Not everyone shares that view. Stuart Berman, a lawyer at the Washington law firm London & Mead who spent 28 years with the Justice Department, contests the claim that prosecutors are in the dark when it comes to putting together these agreements.

“You’re always dealing with people with a lot of experience with white-collar prosecution,” Berman said in an interview.

However, critics of these arrangements point to the high rate of recidivism among corporations that receive DPAs.

“We have companies that have received deferred prosecution and non-prosecution agreements multiple times in a short span of time,” Brandon Garrett, a University of Virginia law professor who has written a book on the subject, said in an interview. “It seems like the agreements aren’t working and serious problems still remain at some companies.”

The Justice Department responded to a request for comment by referring to a series of memoranda concerning monitoring of deferred and non-prosecution agreements, though, not all deferred and non-prosecution prosecution agreements have such watchdogs appointed.

Hanson, who now specializes in monitoring these types of agreements as executive director of Artifice Forensic Financial Services LLC, said that as a matter of policy prosecutors “tend to focus very specifically on the underlying misconduct.”

“They’re not looking at the overall corporate compliance and ethics program in the agreement and so they’re not really curing the big issue,” he added.

And because the agreements target only a segment of a company’s compliance program, a DPA reached over allegations of, say, currency manipulation might not address larger corporate issues that could be the root cause of future offenses, such as money laundering.

“They’re trying to treat the trees and missing the forest,” he said, referring to federal prosecutors.

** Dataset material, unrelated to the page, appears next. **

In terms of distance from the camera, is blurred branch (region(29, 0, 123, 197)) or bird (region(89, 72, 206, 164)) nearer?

Garrett’s research seems to provide support for Hanson’s assertion that DPAs are too narrow in their compliance reforms.

“The firms with repeat agreements are almost all agreements concerning different violations and/or different time periods,” Garrett wrote in an email. “That said, we have little way of knowing to what degree companies fixed the problem since the work of implementing these agreements is typically nonpublic.”

Hanson points to a 2008 Justice Department memorandum written by then-Acting Deputy Attorney General Craig S. Morford that lays out the guidelines for establishing corporate monitors in deferred and non-prosecution agreements. One of eight guiding principles laid out in the memo says that a third-party, independent corporate monitor should focus specifically on preventing the same corporate violation from recurring.

“A monitor’s primary responsibility should be to assess and monitor a corporation’s compliance with those terms of the agreement that are specifically designed to address and reduce the risk of recurrence of the corporation’s misconduct, including, in most cases, evaluating (and where appropriate proposing) internal controls and corporate ethics and compliance programs,” the memo states.